* **What the task asks**: Quote the line containing "How far is point" and all lines that follow it in the listing below, exactly as written.
* START Data in this exercise *
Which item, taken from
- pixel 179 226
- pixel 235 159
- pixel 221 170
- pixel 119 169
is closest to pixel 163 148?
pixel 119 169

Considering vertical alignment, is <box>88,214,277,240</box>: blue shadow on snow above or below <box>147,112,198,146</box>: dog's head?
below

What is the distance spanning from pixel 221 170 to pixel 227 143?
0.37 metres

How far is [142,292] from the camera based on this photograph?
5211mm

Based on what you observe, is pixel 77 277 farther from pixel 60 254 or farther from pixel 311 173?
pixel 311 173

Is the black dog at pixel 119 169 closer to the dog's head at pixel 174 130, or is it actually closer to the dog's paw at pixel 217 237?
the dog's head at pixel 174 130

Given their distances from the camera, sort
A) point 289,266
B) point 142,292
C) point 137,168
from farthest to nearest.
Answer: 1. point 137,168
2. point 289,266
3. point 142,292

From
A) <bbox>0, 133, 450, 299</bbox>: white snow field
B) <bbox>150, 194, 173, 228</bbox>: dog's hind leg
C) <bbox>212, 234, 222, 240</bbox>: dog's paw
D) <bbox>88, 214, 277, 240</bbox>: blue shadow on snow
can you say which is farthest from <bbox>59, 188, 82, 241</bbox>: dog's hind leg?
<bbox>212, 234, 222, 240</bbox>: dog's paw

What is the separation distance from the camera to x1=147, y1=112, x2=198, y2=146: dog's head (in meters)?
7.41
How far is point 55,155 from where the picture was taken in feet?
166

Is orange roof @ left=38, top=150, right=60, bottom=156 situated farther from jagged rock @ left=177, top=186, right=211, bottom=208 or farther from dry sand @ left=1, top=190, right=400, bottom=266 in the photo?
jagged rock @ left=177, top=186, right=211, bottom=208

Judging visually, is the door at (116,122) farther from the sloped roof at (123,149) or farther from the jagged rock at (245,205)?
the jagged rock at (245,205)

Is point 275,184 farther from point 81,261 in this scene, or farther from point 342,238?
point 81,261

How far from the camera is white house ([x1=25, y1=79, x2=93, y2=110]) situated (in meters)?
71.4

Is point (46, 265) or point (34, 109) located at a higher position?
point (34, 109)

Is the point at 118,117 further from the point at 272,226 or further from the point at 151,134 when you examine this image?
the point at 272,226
* END Data in this exercise *
* **Result of the exercise**:
How far is point 55,155 from where the picture was taken in feet?
166

Is orange roof @ left=38, top=150, right=60, bottom=156 situated farther from jagged rock @ left=177, top=186, right=211, bottom=208 or farther from dry sand @ left=1, top=190, right=400, bottom=266 in the photo?
jagged rock @ left=177, top=186, right=211, bottom=208

Judging visually, is the door at (116,122) farther from the sloped roof at (123,149) or farther from the jagged rock at (245,205)?
the jagged rock at (245,205)

Is point 275,184 farther from point 81,261 in this scene, or farther from point 342,238?
point 81,261

How far from the camera is white house ([x1=25, y1=79, x2=93, y2=110]) situated (in meters)?
71.4

Is point (46, 265) or point (34, 109) located at a higher position?
point (34, 109)

Is the point at 118,117 further from the point at 272,226 or further from the point at 151,134 when you examine this image?
the point at 272,226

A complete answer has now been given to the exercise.